Lebih jauh, muncikari tidak pandan g bulu pada beberapa pelanggannya. Asal bisa untung, anak dibawah usia juga masih dilayani untuk melampiaskan nafsu syahwatnya.

” Dua anak lelaki juga kami amankan 31 Juli di TKP. Mereka calon pelanggan, ” kata Ade.

Kepala Subdit Remaja, Anak dan Wanita (Renakta) Ditreskrimum Polda Metro Jaya AKBP Azhar Nugroho memberikan, pihaknya sebetulnya telah berusaha berkomunikasi dengan pengelola Apartemen Kalibata City.

” Ya sebetulnya pengelola ini kan tidak ingin terbuka juga gitu . Sesudah jumlahnya masyarakat yang mengkomplain dari dinas berkaitan tidak mempan, baru lah membuat laporan.
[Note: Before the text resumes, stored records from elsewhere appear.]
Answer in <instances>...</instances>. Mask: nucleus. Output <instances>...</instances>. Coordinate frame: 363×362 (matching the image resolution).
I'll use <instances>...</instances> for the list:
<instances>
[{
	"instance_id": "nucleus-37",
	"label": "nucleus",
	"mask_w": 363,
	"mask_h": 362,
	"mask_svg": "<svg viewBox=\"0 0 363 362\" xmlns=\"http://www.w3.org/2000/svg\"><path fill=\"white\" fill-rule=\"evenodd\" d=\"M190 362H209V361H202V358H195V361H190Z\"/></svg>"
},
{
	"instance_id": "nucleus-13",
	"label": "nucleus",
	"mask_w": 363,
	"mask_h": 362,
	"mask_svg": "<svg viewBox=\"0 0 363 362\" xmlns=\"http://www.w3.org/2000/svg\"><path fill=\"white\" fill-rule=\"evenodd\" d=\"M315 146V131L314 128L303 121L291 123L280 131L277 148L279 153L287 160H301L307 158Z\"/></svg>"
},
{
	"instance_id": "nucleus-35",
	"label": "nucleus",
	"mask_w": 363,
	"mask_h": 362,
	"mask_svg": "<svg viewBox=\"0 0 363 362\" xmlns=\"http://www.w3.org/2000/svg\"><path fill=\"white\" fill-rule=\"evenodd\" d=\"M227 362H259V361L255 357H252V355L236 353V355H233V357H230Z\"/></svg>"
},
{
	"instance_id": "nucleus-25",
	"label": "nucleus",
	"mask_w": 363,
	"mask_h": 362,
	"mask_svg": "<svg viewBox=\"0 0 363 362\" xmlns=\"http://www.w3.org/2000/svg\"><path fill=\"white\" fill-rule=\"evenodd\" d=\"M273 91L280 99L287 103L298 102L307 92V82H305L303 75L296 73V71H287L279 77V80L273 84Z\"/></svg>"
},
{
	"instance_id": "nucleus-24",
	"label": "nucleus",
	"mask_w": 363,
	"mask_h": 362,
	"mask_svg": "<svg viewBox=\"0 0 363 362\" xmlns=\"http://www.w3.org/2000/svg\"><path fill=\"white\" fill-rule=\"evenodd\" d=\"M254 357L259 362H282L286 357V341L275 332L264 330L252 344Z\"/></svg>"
Kan didalam apartemen itu kan ada anak semua jenis, takutnya dipengaruhi, ” tutur Azhar.

Lebih jauh, polisi juga ikut menyertakan Pemprov DKI supaya bisa menangani ramainya praktek prostitu si terselubung di apartemen tersebut . Cuma saja, kembali ada usaha yang dini lai bandel dari pengelola sehingga penanganannya masih kurang optimal.

” Telah (mereferensikan ke Pemprov DKI), tetapi sepertinya bandel dia tidak ingin pengaturan dengan dinsos dan lain-lain, ” Azhar menandaskan.